> WHAT IS BEING ASKED: From the post about the D.I.Y Culture article, extract word for word the passage starting at "The image is" and ending at "a ‘tweet and greet’.".

> SUPPLIED PASSAGE:
Fortunately this article D.I.Y Culture, by Michael Kimmelman, New York Times, caught my attention this morning amongst hundreds of impressions that I had already been exposed to before 7am. The cool image is courtesy of Béatrice de Géa for The New York Times.

I was lucky this article caught my attention when it did otherwise it would have disappeared into a bunch of haphazard morning activities (ordering coffee, texting, recalling ethereal thoughts as I woke up, checking email, reading news, checking voicemail, rescheduling meetings, organising a date for the weekend, deciding what to get my niece for her 2nd birthday, following up on a conversation about a deal I need to close this week) before actually looking at my official ‘to do list’ for the day.

Kimmelman is on point with his story and I like it (a lot). His story demonstrates clear insight and understanding into what culture truly is and highlights the “…forces of globalism that were expected to erode local cultures are helping to preserve them.”

FAVOURITE QUOTES (from the article)

“A generation or more ago, aside from what people did in their home or from what’s roughly called folk or outsider art, culture was generally thought of as something handed down from on high, which the public received.”

“..to restore civilization in West Germany by supporting a kind of ecosystem of small publishers and small bookstores to which, in certain small towns, trucks that delivered books to the bookstores overnight also delivered drugs to the drugstores: drugs for the body, books for the mind, a metaphor of recovery.”

“The myth of an avant-garde serves the same market forces avant-gardism pretends to overthrow..”, and “Art doesn’t actually overthrow anything except itself..”

“..culture identifies crucial ruptures, rifts, gaps and shifts in society”, and “..it helps reveal who we are to ourselves, often in ways we didn’t  realize in places we didn’t necessarily think to look.”

“..Gazans, like that Swedish Ikea designer, made their own culture from the bricolage of global choices.”

“Hollywood and Broadway, the major museums and art fairs and biennials and galleries, buildings designed by celebrity architects and the music business are all the traditional focus of big media, and they tell us a lot about ourselves. They constitute our cultural firmament [sky]..” and indicates that “Most culture is dark matter.” not the stars (as ‘big media’ would suggest).

The image is courtesy of Béatrice de Géa for The New York Times.

THE TEST

When I read this article I thought it would be fun to see how long it would take to publish something from the moment I experienced it (while simultaneously waking up and preparing for a day of work). Basically, I read it on my iPhone (via Twitter feed) at around 6:30am and then published with a point of view by 9am (via Posterous).

THE HAND SHAKE

The “hand shake” mention in the heading relates to the wide variety of hand shakes that occur and how they differ from place to place. The hand shake is often the first formal exchange when two people meet (for the first time or each time) and it is interesting how formal exchanges like the hand shake are now shared with a ‘tweet and greet’.

> AVAILABLE DATA:
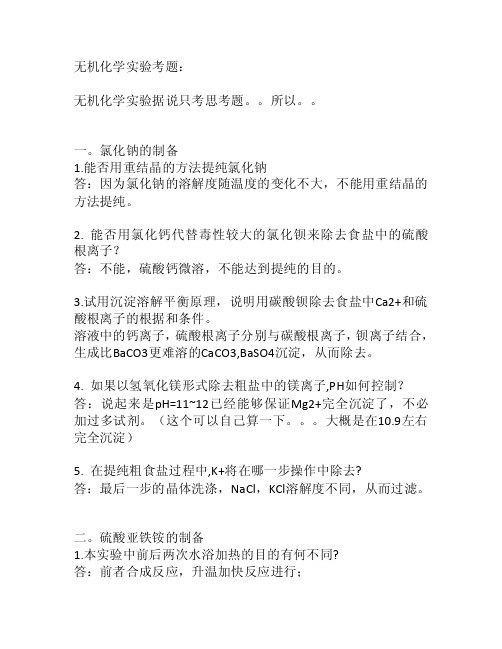 无机化学实验考题：

无机化学实验据说只考思考题。。所以。。

一。氯化钠的制备
1.能否用重结晶的方法提纯氯化钠
答：因为氯化钠的溶解度随温度的变化不大，不能用重结晶的方法提纯。

2. 能否用氯化钙代替毒性较大的氯化钡来除去食盐中的硫酸根离子？
答：不能，硫酸钙微溶，不能达到提纯的目的。

3.试用沉淀溶解平衡原理，说明用碳酸钡除去食盐中Ca2+和硫酸根离子的根据和条件。
溶液中的钙离子，硫酸根离子分别与碳酸根离子，钡离子结合，生成比BaCO3更难溶的CaCO3,BaSO4沉淀，从而除去。

4. 如果以氢氧化镁形式除去粗盐中的镁离子,PH如何控制？
答：说起来是pH=11~12已经能够保证Mg2+完全沉淀了，不必加过多试剂。（这个可以自己算一下。。。大概是在10.9左右完全沉淀）

5. 在提纯粗食盐过程中,K+将在哪一步操作中除去?
答：最后一步的晶体洗涤，NaCl，KCl溶解度不同，从而过滤。

二。硫酸亚铁铵的制备
1.本实验中前后两次水浴加热的目的有何不同?
答：前者合成反应，升温加快反应进行；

> RESULT FOR THIS EXERCISE:
The image is courtesy of Béatrice de Géa for The New York Times.

THE TEST

When I read this article I thought it would be fun to see how long it would take to publish something from the moment I experienced it (while simultaneously waking up and preparing for a day of work). Basically, I read it on my iPhone (via Twitter feed) at around 6:30am and then published with a point of view by 9am (via Posterous).

THE HAND SHAKE

The “hand shake” mention in the heading relates to the wide variety of hand shakes that occur and how they differ from place to place. The hand shake is often the first formal exchange when two people meet (for the first time or each time) and it is interesting how formal exchanges like the hand shake are now shared with a ‘tweet and greet’.